» 原文
****************
Section 8: Custom Validators 自定驗證器

說明:和之前一樣。為了簡化,本文下方會把幾個簡短的輸出測試寫在一起。

▌5. Custom Validators using Annotated Types

用註釋類型自定驗證器

上一節(Section 7: Annotated Types 註釋類型)我們用 註釋類型Field 物件加入自定類型(示範程式綠色部分)。

補充:除了原作法(示範程式紅色部分)的功能,還提供額外的 metadata 資訊功能。

from pydantic import BaseModel, Field, Annotated, ValidationError

- class Model(BaseModel):
-     number: int = Field(gt=0, lt=5)

+ BoundedInt = Annotated[int, Field(gt=0, lt=5)]
+ class Model(BaseModel):
+     number: BoundedInt

其實我們也可以將同樣的作法,應用到 驗證器(Validators)

5-1. Step 1:validation 函式

提醒:validation 函式(function)不是方法(method)。與類別(class)無關,參數無需加 cls

示範函式:parse_datetime

本段程式是前置驗證器(before validator),目的在確認其值是字串,並將字串轉換為 datetime。
****************
» 資料摘錄

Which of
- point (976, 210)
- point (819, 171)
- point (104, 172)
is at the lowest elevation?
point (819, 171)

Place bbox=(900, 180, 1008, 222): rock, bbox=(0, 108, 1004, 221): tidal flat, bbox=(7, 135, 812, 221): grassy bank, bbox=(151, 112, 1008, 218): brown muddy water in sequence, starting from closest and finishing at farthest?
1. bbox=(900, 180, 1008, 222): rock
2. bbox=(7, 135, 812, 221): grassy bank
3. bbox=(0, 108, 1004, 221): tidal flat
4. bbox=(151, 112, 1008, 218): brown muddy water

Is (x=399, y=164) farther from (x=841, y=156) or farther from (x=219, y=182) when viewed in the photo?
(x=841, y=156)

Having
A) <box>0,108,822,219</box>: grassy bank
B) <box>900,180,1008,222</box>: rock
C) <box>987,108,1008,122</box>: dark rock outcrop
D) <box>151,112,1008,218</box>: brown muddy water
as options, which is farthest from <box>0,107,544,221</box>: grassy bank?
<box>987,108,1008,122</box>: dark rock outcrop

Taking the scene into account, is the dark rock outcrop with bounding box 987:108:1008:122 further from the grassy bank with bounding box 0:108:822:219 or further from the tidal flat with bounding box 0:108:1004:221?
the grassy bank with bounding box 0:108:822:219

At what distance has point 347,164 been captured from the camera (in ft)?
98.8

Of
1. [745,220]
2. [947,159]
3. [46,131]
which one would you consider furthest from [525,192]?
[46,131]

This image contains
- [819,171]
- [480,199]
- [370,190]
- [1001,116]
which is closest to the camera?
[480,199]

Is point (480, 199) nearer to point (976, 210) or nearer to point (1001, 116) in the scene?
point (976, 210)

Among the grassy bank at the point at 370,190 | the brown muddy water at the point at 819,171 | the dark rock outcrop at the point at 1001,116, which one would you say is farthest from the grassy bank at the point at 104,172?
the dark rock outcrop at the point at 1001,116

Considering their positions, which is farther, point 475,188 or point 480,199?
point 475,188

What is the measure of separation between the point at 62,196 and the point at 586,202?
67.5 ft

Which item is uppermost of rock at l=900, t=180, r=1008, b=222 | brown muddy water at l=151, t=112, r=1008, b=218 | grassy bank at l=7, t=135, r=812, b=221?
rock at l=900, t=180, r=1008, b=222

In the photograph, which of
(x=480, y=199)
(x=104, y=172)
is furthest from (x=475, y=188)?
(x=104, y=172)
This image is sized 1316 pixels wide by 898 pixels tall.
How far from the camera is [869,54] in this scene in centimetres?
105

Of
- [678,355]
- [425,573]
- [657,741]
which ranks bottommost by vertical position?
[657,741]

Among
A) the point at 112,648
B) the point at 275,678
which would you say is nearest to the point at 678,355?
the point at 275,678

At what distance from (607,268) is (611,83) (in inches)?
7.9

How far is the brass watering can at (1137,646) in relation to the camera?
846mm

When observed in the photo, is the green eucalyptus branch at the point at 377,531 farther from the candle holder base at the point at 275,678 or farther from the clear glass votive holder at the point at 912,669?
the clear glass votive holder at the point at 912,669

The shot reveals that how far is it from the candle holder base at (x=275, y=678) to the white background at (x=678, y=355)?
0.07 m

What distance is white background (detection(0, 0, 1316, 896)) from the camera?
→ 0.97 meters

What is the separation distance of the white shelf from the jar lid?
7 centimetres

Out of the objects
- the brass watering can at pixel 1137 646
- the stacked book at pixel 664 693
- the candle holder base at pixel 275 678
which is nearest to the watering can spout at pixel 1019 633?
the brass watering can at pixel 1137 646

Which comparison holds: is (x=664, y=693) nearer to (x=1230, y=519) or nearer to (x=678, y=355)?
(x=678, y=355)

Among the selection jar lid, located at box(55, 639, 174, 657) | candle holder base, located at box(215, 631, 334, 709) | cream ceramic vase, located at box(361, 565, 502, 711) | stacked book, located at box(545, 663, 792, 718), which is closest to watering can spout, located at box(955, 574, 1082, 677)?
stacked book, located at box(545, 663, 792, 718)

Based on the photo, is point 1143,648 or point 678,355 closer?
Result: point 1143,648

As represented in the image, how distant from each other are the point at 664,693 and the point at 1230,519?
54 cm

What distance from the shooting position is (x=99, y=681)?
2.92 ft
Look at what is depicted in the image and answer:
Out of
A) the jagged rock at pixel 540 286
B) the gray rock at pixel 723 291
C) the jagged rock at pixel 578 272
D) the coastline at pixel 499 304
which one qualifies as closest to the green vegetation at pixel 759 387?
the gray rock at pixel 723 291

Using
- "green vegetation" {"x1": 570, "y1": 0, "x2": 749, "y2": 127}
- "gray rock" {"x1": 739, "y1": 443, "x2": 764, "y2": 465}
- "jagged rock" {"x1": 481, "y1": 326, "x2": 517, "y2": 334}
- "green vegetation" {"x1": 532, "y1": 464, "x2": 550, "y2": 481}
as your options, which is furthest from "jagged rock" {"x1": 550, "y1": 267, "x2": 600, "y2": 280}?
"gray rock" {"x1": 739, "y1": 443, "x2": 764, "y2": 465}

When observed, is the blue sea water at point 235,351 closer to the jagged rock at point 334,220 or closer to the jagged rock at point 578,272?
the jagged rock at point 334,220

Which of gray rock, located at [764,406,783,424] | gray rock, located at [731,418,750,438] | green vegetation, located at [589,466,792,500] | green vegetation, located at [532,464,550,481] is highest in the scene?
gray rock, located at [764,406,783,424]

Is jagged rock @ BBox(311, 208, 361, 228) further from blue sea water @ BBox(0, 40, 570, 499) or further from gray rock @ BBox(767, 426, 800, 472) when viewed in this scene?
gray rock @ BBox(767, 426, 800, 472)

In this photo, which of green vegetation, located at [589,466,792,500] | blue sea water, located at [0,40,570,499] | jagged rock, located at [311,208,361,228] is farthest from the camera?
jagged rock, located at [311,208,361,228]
****************
» 挑戰題
1. 在自定驗證器的原文中,示範函式 parse_datetime 屬於哪一種驗證器?
2. 依照自定驗證器的原文,說明 validation 函式的參數為什麼不必加 cls。
3. 從最後一句之後,續寫這篇關於 Pydantic 自定驗證器的教學文。

» 練習解答
1. 前置驗證器(before validator)。

2. validation 函式是函式(function),不是方法(method)。它與類別(class)無關,所以參數不需要加 cls。

3.
from datetime import datetime
from typing import Any

from dateutil.parser import parse

def parse_datetime(value: Any):
    if isinstance(value, str):
        try:
            return parse(value)  ## 將字串轉換為 datetime
        except Exception as ex:
            raise ValueError(str(ex))
    return value

5-2. Step 2:將 validation 函式放入 Annotated

語法:在 Annotated[…] 依序放入以下參數:資料型態、BeforeValidator(函式)、AfterValidator(函式)。以下顏色區別目的只在標示 Before vs. After。

+ DataType = Annotated[datatype, BeforeValidator(validation_function_1)]

- DataType = Annotated[datatype, AfterValidator(validation_function_2)]

DataType = Annotated[datatype, 
+    BeforeValidator(validation_function_1),
-    AfterValidator(validation_function_2)
]

5-3. Demo 1:BeforeValidator

前置驗證器

接著就以 註釋類型 將 5-1 的 validation 函式,改造為 自定驗證器

from pydantic import BeforeValidator

DateTime = Annotated[datetime, BeforeValidator(parse_datetime)]

class Model(BaseModel):
    dt: DateTime

Model(dt="2020/1/1 3pm")

輸出:

Model(dt=datetime.datetime(2020, 1, 1, 15, 0))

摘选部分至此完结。